# This notebook will be the only interaction with all any experiment notebook. From here the function calls to all the preprocessing and clustering notebooks will be done

In [1]:
# Libraries needed
# !pip install nbimporter # uncomment if library is not install

In [1]:
# Existing Notebooks
import nbimporter
import os
import sys

module_path = os.path.abspath(os.path.join('..'))
if module_path not in sys.path:
    sys.path.append(module_path)

from Preprocessing.preprocessing import hourly_dataset
from Preprocessing.context_extraction import getContext
from Preprocessing.load_cuve_generation import doAggregation

from ClusteringAnalysis.ClusteringValidationMetrics import get_validation_scores
from ClusteringAnalysis.ClusteringAlgorithms import doClustering

# Built-in libraries
import time
from itertools import product
from math import log
import pickle
from datetime import datetime, timedelta # testing

# NumPy, SciPy and Pandas
from scipy.spatial.distance import cdist
import numpy as np
import pandas as pd

# Scikit-Learn
from sklearn.metrics import silhouette_samples # , silhouette_score
from sklearn.metrics.pairwise import pairwise_distances
from tslearn.clustering import silhouette_score
# Tslearn
from tslearn.preprocessing import TimeSeriesScalerMeanVariance
from tslearn.utils import to_time_series_dataset

# Matplotlib
import matplotlib.pyplot as plt
import matplotlib.cm as cm
import matplotlib.gridspec as gridspec


Importing Jupyter notebook from /Users/matias/Documents/Education/Graduate/NUS/Projects/sensor-cluster-er/Preprocessing/preprocessing.ipynb
Importing Jupyter notebook from /Users/matias/Documents/Education/Graduate/NUS/Projects/sensor-cluster-er/Preprocessing/context_extraction.ipynb
Importing Jupyter notebook from /Users/matias/Documents/Education/Graduate/NUS/Projects/sensor-cluster-er/Preprocessing/load_cuve_generation.ipynb
Importing Jupyter notebook from /Users/matias/Documents/Education/Graduate/NUS/Projects/sensor-cluster-er/ClusteringAnalysis/ClusteringValidationMetrics.ipynb
Importing Jupyter notebook from /Users/matias/Documents/Education/Graduate/NUS/Projects/sensor-cluster-er/ClusteringAnalysis/ClusteringAlgorithms.ipynb


In [8]:
# check files
def checkFiles(datasetName, context, function):
    # if the dataset is the combination, directly load the aggregated dataset for the datasets
    if datasetName == 'BDG-DGS':
        df1_name = 'BDG'
        df2_name = 'DGS'

        df1 = pd.read_csv('../data/processed/{}_{}_{}_dataset.csv'.format(df1_name, context, function), index_col=0)
        df2 = pd.read_csv('../data/processed/{}_{}_{}_dataset.csv'.format(df2_name, context, function), index_col=0)
    
        df = df1.append(df2)
        df.to_csv('../data/processed/{}_{}_{}_dataset.csv'.format(datasetName, context, function))
    else:
        # check if dataset has already being processed before
        exists_df = os.path.isfile('../data/processed/{}_dataset.csv'.format(datasetName))
        if exists_df: # if file exists, read it
            df = pd.read_csv('../data/processed/{}_dataset.csv'.format(datasetName), index_col=0)
            print("Preprocessed dataset already exists, loading it ...")
        else: # if file is missing, produce it
            df = hourly_dataset(datasetName)
            print("Preprocessing dataset ...")

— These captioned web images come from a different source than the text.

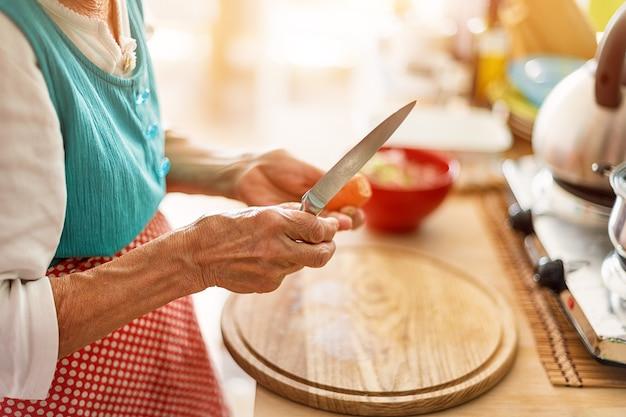 年配の女性が台所の木の板に野菜を刻んで手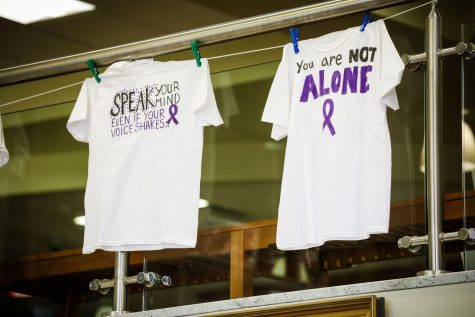Shirts of the End Violence Centers Clothesline Project hanging in the Natali Student Center, Oct. 18, 2021.  The project is a visual display that addresses the issue of domestic violence and brings awareness to its impact.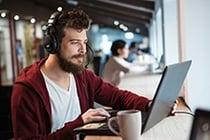 Man listening to a webinar on a laptop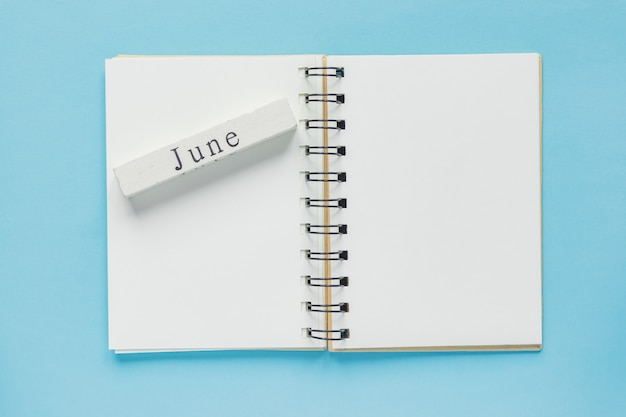 Clean spiral note book for notes and messages and june wooden calendar bar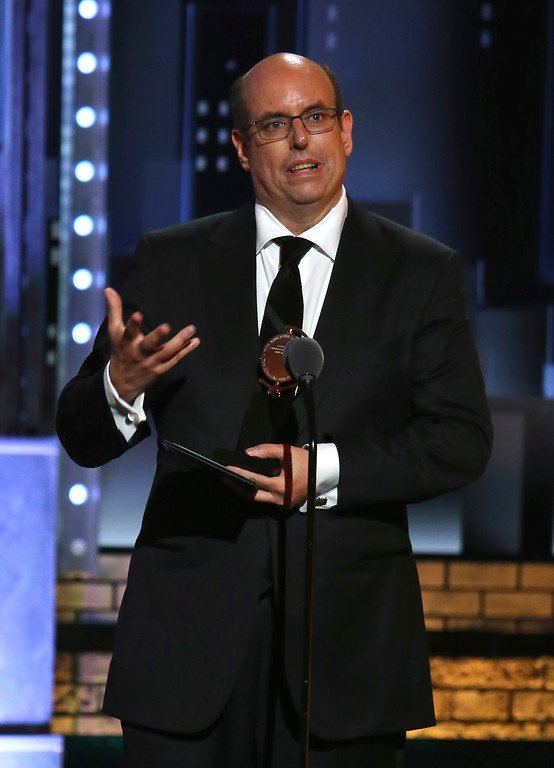 ". Christopher Ashley accepts the award for best direction of a musical for ""Come From Away\"" at the 71st annual Tony Awards on Sunday, June 11, 2017, in New York. (Photo by Michael Zorn/Invision/AP)"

        # check if dataset with context has already being processed before
        exists_context = os.path.isfile('../data/processed/{}_{}_dataset.csv'.format(datasetName, context))
        if exists_context: # if file exists, read it
            df = pd.read_csv('../data/processed/{}_{}_dataset.csv'.format(datasetName, context), index_col=0)
            print("Dataset with {} context already exists, loading it ...".format(context))
        else: # if file is missing, produce it
            df = getContext(datasetName, context)
            print("Generating context dataset ...")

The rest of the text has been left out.